PASSAGE GIVEN:
■ ■ ■ ■

At first, however, the supremacy acquired by a great natural power, or supposed supernatural power, or both, is transitory—ceases with the life of one who has acquired it. So long as the principle of efficiency alone operates, political headship does not become settled. It becomes settled only when there coöperates the principle of inheritance.

The custom of reckoning descent through females, which characterizes many rude societies and survives in others that have made considerable advances, is less favorable to establishment of permanent political headship than is the custom of reckoning descent through males; and, in sundry semi-civilized societies distinguished by permanent political headships, inheritance through males has been established in the ruling house, while inheritance through females survives in the society at large.

■ ■ ■ ■

PROBLEM TO WORK ON: Translate this sentence from the passage on political headship into Spanish: "So long as the principle of efficiency alone operates, political headship does not become settled."

■ ■ ■ ■

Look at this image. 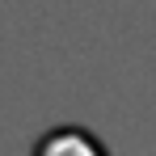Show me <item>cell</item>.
Instances as JSON below:
<instances>
[{
    "label": "cell",
    "mask_w": 156,
    "mask_h": 156,
    "mask_svg": "<svg viewBox=\"0 0 156 156\" xmlns=\"http://www.w3.org/2000/svg\"><path fill=\"white\" fill-rule=\"evenodd\" d=\"M34 156H110V152L84 127H51L34 144Z\"/></svg>",
    "instance_id": "obj_1"
}]
</instances>
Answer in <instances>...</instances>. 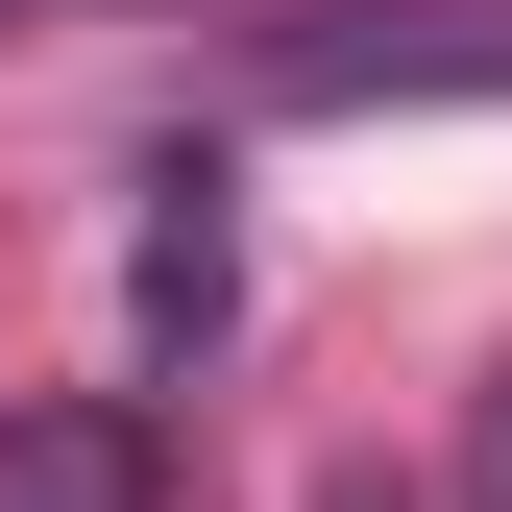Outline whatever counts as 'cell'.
I'll list each match as a JSON object with an SVG mask.
<instances>
[{
  "label": "cell",
  "instance_id": "3957f363",
  "mask_svg": "<svg viewBox=\"0 0 512 512\" xmlns=\"http://www.w3.org/2000/svg\"><path fill=\"white\" fill-rule=\"evenodd\" d=\"M220 171H147V342H220Z\"/></svg>",
  "mask_w": 512,
  "mask_h": 512
},
{
  "label": "cell",
  "instance_id": "5b68a950",
  "mask_svg": "<svg viewBox=\"0 0 512 512\" xmlns=\"http://www.w3.org/2000/svg\"><path fill=\"white\" fill-rule=\"evenodd\" d=\"M0 25H25V0H0Z\"/></svg>",
  "mask_w": 512,
  "mask_h": 512
},
{
  "label": "cell",
  "instance_id": "7a4b0ae2",
  "mask_svg": "<svg viewBox=\"0 0 512 512\" xmlns=\"http://www.w3.org/2000/svg\"><path fill=\"white\" fill-rule=\"evenodd\" d=\"M0 512H171V439L122 391H49V415H0Z\"/></svg>",
  "mask_w": 512,
  "mask_h": 512
},
{
  "label": "cell",
  "instance_id": "277c9868",
  "mask_svg": "<svg viewBox=\"0 0 512 512\" xmlns=\"http://www.w3.org/2000/svg\"><path fill=\"white\" fill-rule=\"evenodd\" d=\"M488 512H512V391H488Z\"/></svg>",
  "mask_w": 512,
  "mask_h": 512
},
{
  "label": "cell",
  "instance_id": "6da1fadb",
  "mask_svg": "<svg viewBox=\"0 0 512 512\" xmlns=\"http://www.w3.org/2000/svg\"><path fill=\"white\" fill-rule=\"evenodd\" d=\"M293 122H391V98H512V0H317L244 49Z\"/></svg>",
  "mask_w": 512,
  "mask_h": 512
}]
</instances>
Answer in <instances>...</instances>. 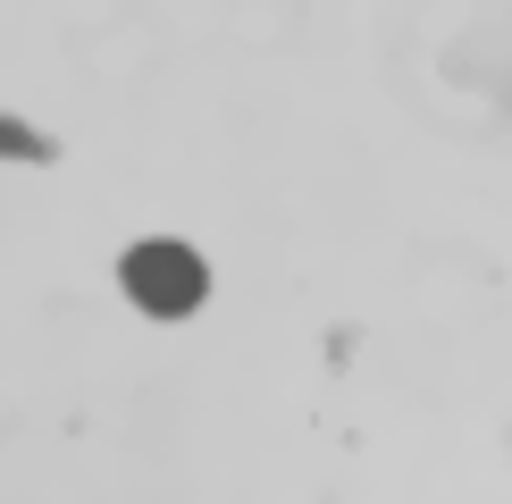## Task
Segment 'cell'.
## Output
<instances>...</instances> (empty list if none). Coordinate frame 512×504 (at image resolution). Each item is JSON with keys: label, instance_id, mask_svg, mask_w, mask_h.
I'll list each match as a JSON object with an SVG mask.
<instances>
[{"label": "cell", "instance_id": "obj_1", "mask_svg": "<svg viewBox=\"0 0 512 504\" xmlns=\"http://www.w3.org/2000/svg\"><path fill=\"white\" fill-rule=\"evenodd\" d=\"M118 278H126V294H135L152 320H185V311L210 294L202 252H194V244H177V236H143V244H126Z\"/></svg>", "mask_w": 512, "mask_h": 504}]
</instances>
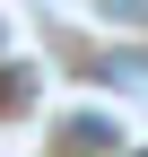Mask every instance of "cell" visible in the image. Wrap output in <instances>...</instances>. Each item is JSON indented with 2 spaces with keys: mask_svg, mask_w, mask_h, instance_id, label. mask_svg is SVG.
<instances>
[{
  "mask_svg": "<svg viewBox=\"0 0 148 157\" xmlns=\"http://www.w3.org/2000/svg\"><path fill=\"white\" fill-rule=\"evenodd\" d=\"M139 157H148V148H139Z\"/></svg>",
  "mask_w": 148,
  "mask_h": 157,
  "instance_id": "6da1fadb",
  "label": "cell"
}]
</instances>
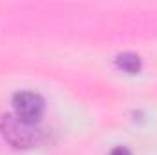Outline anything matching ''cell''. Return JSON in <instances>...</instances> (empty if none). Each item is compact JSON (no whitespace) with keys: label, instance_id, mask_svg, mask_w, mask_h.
<instances>
[{"label":"cell","instance_id":"4","mask_svg":"<svg viewBox=\"0 0 157 155\" xmlns=\"http://www.w3.org/2000/svg\"><path fill=\"white\" fill-rule=\"evenodd\" d=\"M110 155H132V152L128 150V148H124V146H117V148H113Z\"/></svg>","mask_w":157,"mask_h":155},{"label":"cell","instance_id":"3","mask_svg":"<svg viewBox=\"0 0 157 155\" xmlns=\"http://www.w3.org/2000/svg\"><path fill=\"white\" fill-rule=\"evenodd\" d=\"M115 64H117V68H121L122 71H126V73H130V75L139 73L141 68H143L141 57L135 55V53H130V51L117 55V57H115Z\"/></svg>","mask_w":157,"mask_h":155},{"label":"cell","instance_id":"1","mask_svg":"<svg viewBox=\"0 0 157 155\" xmlns=\"http://www.w3.org/2000/svg\"><path fill=\"white\" fill-rule=\"evenodd\" d=\"M0 133L15 148H31L40 141L39 128L22 120L15 113H4L0 117Z\"/></svg>","mask_w":157,"mask_h":155},{"label":"cell","instance_id":"2","mask_svg":"<svg viewBox=\"0 0 157 155\" xmlns=\"http://www.w3.org/2000/svg\"><path fill=\"white\" fill-rule=\"evenodd\" d=\"M15 115L29 124H37L44 115V99L35 91H18L13 97Z\"/></svg>","mask_w":157,"mask_h":155}]
</instances>
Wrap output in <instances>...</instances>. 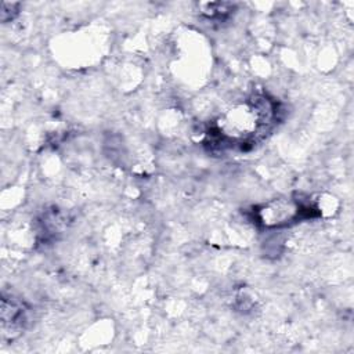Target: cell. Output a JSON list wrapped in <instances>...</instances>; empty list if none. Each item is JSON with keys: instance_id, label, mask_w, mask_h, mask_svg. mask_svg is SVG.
<instances>
[{"instance_id": "2", "label": "cell", "mask_w": 354, "mask_h": 354, "mask_svg": "<svg viewBox=\"0 0 354 354\" xmlns=\"http://www.w3.org/2000/svg\"><path fill=\"white\" fill-rule=\"evenodd\" d=\"M7 301V299H3ZM10 306V310L7 306H1V319H3V329L6 330L7 328L11 330V336L14 333H19L22 332V329L25 328L26 322H28V317H26V308L25 304L11 299L10 301H7Z\"/></svg>"}, {"instance_id": "1", "label": "cell", "mask_w": 354, "mask_h": 354, "mask_svg": "<svg viewBox=\"0 0 354 354\" xmlns=\"http://www.w3.org/2000/svg\"><path fill=\"white\" fill-rule=\"evenodd\" d=\"M275 104L266 95H253L246 102L231 109L218 122L217 130L224 145H238L241 149L246 144H253L267 124L274 119Z\"/></svg>"}]
</instances>
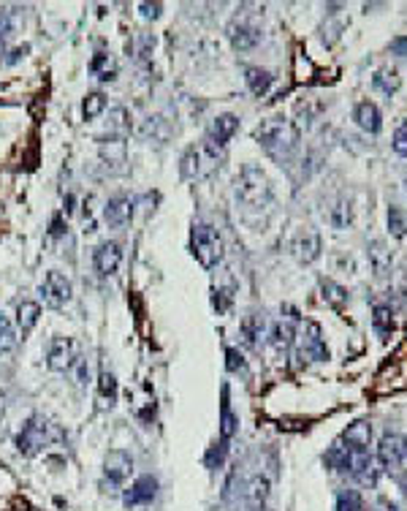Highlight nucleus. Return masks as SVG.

■ ■ ■ ■

EXERCISE RESULT: Mientras opere únicamente el principio de eficiencia, la jefatura política no llega a consolidarse.